従来、コンバインにおいては、エンジンからの出力を走行伝動系と穀稈搬送を含む前処理部ヘの前処理伝動系とに分岐出力し、かつ走行装置駆動用の走行変速機と前処理部駆動用の前処理変速機とを連動させて、走行速度の変化に連動して前処理部の駆動速度も変更するように速度連動手段を前処理制御装置に設けたものが知られている。
そして、上記構成のものでは、エンジンからの出力を走行伝動系と前処理伝動系に分岐する駆動構造とした上で、走行変速機の変速後の駆動速度を検出し、この駆動速度の検出情報に基づいて、前処理変速機を変速操作するアクチュエータを制御することにより、走行速度に連動させて同調した速度で前処理部を駆動する標準速制御と、前処理部の駆動速度を走行速度の変化に関わらず一定に保持する定速制御とを切換可能に備えて、機体走行中は、その走行速度に連動する安定した穀稈搬送を保持し、また機体走行を停止した場合には、走行変速機と前処理変速機との連動を切り離して前処理部の穀稈搬送を継続する、いわゆる強制掻込み動作が行えるようになっている(例えば、特許文献1参照。
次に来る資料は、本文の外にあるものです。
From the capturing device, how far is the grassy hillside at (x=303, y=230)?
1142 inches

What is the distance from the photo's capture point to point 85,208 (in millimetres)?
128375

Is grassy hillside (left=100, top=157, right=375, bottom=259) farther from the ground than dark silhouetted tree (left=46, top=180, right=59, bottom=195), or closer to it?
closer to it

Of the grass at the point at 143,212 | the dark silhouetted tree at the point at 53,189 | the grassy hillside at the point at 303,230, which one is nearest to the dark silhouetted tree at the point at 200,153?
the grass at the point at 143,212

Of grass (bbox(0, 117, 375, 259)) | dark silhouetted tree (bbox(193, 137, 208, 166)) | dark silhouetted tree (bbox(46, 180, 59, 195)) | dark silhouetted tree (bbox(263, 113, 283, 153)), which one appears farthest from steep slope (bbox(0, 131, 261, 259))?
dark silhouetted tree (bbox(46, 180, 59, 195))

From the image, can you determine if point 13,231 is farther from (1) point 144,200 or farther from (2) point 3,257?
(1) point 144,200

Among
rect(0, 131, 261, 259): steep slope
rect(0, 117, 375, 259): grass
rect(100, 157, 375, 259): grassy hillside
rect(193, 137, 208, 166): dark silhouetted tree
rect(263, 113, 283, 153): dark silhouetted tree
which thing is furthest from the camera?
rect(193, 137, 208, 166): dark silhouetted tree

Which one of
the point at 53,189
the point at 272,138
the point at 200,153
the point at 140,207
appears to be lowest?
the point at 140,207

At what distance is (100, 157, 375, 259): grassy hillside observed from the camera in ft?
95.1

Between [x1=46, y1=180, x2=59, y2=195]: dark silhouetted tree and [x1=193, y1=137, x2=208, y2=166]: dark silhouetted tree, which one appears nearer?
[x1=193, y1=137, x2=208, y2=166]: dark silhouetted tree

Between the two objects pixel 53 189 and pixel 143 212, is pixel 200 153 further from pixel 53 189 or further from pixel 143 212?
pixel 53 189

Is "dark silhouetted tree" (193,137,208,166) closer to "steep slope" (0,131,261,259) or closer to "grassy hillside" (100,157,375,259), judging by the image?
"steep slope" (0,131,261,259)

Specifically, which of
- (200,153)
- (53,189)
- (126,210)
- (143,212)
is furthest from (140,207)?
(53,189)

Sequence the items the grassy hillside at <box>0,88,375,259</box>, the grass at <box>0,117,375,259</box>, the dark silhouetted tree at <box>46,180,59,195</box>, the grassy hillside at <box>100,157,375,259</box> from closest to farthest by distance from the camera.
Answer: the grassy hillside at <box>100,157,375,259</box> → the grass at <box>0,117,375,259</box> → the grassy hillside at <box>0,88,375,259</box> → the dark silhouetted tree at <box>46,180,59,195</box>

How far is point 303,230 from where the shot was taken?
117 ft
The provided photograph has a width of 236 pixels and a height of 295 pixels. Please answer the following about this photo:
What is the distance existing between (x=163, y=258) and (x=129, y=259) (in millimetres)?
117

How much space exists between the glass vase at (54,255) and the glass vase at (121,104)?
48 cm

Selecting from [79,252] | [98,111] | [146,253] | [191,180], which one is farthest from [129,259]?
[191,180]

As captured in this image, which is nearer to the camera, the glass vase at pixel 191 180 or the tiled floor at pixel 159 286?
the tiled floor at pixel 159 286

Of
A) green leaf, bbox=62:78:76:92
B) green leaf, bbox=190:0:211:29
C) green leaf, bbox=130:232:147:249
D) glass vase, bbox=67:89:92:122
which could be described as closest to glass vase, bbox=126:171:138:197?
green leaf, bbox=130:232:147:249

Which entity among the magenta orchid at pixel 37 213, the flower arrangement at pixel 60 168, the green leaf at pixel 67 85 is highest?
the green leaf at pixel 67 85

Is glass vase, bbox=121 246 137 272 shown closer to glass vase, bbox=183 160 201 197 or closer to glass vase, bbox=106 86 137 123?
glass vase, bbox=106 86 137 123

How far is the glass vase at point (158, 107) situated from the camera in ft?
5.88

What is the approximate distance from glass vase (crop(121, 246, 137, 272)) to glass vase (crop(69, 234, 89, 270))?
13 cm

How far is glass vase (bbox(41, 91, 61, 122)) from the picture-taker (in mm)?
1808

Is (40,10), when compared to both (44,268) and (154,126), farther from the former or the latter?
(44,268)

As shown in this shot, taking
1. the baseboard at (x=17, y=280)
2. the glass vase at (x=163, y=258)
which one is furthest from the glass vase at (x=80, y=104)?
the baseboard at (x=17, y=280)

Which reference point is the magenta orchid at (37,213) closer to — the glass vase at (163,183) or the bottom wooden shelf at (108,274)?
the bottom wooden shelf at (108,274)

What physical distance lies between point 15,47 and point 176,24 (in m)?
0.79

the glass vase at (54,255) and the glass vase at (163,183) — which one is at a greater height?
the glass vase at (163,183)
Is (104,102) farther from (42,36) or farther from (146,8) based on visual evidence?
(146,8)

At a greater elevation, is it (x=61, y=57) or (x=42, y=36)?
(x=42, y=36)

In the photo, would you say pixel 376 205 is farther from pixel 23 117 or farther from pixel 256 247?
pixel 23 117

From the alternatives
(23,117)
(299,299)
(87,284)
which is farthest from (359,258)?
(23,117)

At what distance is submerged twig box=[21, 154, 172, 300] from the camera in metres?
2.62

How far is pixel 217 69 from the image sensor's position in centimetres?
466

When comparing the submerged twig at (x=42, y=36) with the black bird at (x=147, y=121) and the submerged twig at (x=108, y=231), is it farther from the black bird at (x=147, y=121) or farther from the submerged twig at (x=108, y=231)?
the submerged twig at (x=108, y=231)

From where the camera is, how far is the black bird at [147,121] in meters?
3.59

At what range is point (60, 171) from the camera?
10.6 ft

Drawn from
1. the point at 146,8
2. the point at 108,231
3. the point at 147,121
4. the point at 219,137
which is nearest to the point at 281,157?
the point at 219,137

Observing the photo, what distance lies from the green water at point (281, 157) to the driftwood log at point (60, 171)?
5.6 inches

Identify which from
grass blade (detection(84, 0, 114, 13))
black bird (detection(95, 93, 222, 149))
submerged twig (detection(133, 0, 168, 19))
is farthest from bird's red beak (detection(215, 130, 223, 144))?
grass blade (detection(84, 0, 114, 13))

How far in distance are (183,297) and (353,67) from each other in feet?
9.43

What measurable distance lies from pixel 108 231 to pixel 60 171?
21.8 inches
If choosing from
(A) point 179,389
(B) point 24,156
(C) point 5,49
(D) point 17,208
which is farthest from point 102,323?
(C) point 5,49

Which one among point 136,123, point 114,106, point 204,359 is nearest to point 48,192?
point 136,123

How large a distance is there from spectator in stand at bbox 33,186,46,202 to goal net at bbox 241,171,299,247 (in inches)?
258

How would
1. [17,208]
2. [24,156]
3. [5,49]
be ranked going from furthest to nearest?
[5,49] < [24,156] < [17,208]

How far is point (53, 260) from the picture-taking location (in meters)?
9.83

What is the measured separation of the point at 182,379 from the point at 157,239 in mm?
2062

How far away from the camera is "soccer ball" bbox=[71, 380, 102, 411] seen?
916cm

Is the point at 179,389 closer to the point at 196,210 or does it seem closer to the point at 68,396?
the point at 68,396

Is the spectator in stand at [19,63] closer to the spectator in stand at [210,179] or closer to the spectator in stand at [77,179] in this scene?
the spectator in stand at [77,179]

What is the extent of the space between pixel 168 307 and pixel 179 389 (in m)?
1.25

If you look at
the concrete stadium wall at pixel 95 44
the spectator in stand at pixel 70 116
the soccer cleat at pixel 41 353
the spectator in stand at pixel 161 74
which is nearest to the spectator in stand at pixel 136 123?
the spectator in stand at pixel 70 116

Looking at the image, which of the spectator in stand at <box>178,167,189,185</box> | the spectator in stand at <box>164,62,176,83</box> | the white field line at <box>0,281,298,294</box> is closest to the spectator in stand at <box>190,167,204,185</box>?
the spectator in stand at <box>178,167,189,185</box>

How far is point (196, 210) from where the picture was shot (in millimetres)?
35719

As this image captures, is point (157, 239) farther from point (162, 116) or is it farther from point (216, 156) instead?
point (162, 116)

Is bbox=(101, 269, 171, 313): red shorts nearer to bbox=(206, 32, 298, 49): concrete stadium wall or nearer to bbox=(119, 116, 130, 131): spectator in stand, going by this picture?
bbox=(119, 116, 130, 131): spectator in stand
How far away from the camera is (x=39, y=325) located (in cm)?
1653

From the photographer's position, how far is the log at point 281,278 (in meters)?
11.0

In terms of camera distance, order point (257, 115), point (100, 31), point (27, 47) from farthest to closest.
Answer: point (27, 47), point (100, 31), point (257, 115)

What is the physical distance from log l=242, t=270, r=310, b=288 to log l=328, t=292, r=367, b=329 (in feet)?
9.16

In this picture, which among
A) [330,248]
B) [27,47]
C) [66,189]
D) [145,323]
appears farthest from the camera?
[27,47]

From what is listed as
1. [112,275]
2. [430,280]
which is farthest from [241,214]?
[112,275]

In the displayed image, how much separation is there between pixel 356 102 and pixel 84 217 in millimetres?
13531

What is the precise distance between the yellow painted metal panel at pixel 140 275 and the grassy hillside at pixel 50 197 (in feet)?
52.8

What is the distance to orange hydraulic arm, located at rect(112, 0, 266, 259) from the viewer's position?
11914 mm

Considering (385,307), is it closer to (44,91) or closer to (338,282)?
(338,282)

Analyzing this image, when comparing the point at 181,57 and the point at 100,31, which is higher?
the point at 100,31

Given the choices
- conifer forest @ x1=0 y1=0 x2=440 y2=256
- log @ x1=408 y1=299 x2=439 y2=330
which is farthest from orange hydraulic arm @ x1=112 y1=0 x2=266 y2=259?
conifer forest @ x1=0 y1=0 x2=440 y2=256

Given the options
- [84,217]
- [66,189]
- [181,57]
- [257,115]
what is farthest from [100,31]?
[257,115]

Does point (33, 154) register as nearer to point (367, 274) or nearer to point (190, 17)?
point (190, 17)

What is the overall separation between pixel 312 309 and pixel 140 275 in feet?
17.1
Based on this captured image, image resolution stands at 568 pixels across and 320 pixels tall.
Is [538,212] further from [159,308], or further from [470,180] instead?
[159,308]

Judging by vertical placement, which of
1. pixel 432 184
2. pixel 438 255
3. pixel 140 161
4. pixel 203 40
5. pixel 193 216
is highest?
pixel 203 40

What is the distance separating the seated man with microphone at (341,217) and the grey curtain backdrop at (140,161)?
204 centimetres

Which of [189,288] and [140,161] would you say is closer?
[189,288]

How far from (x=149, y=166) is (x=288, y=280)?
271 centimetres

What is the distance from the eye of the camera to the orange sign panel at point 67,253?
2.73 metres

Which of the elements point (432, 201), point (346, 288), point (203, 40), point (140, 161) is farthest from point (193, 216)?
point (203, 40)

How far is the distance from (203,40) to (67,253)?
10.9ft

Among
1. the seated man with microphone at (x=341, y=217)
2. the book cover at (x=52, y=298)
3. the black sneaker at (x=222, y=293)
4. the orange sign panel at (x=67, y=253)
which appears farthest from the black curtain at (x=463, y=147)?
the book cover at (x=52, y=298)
)
特開2003−164214号公報
本発明はコンバインの走行速度と前処理速度との連繋動作をより一層操作性良く、かつ正確に行うことができるコンバインにおける前処理装置を提供することを課題とするものである。
上記課題を解決するため、本発明が採用した第1の技術的手段は、前処理部の駆動速度を、走行速度が大きい時は大きく、走行速度が小さい時は小さくなるように連動する標準速モードと、走行速度が大きい時は大きく、走行速度が小さい時は小さくなるように連動すると共に、前記標準速モードに比して前処理部の駆動速度を増加させた倒伏モードと、走行速度の変化に関わらず一定に保持する定速モードとを設けると共に、前記標準速モードと倒伏モードとを切換可能なモード切換スイッチ(9b)と、前記標準速モード又は倒伏モードと、前記定速モードとを切換可能な切換手段(9a)を設け、前記切換手段(9a)による切換を、モード切換スイッチ(9b)による切換より優先させて、前記モード切換スイッチ(9b)が標準速モード又は倒伏モードのどちらに切り換わっていても、前記切換手段(9a)を定速モードに切り換えた場合は、前処理部の駆動速度が一定に保持される、ことを特徴とする。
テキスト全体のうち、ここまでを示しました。